For the control group, basic medication treatment typically includes antiplatelet, lipid-lowering, heart rate control, and controlling high blood pressure or high blood sugar. For the RSD group, RSD granules were taken orally (15 g Radix Salviae, 10 g sandalwood, and 10 g sand kernel, decocted in water and taken twice a day for 5 days). Both groups maintained basic medication after discharge.

Diagnostic criteria

The diagnostic criteria for CHD in patients and the standard for PCI followed the 2019 guidelines for PCI in China.

Inclusion and exclusion criteria

Criteria for inclusion were a diagnosis of CHD that met the criteria for PCI, the ability to complete follow-up, and voluntary participation with the signing of an informed consent form. Criteria for exclusion are abnormal mental consciousness, inability to cooperate, or unstable vital signs, relevant drug contraindications or allergies, or participation in other clinical trials within the past month. Patients over 85 years of age, pregnant, or planning to become pregnant, lactating women, or infants were also excluded.

Criteria for abscission

Firstly, patients who withdrew from the trial without experiencing adverse reactions or poor efficacy. Secondly, Patients lost to follow-up.

Criteria for termination

Firstly, the investigators believed that it was medically necessary to terminate the trial for the participants. Secondly, patients could voluntarily withdraw from the trial. Thirdly, those who experienced severe adverse reactions and could not continue treatment.

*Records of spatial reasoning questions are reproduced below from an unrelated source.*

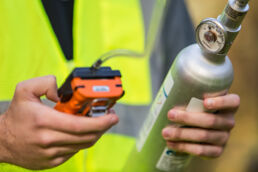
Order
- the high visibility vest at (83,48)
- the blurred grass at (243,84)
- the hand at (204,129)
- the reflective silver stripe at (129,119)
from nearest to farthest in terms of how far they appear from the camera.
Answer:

Patient follow-up and primary and secondary outcomes

Patients were followed up for 1 year after discharge. The primary outcome was the post-PCI restenosis rate. The secondary outcome was the incidence of newly developed stenosis. All outcomes were monitored for about 1 year after the PCI procedure. Restenosis and newly developed stenosis were detected by angiography or coronary computed tomography.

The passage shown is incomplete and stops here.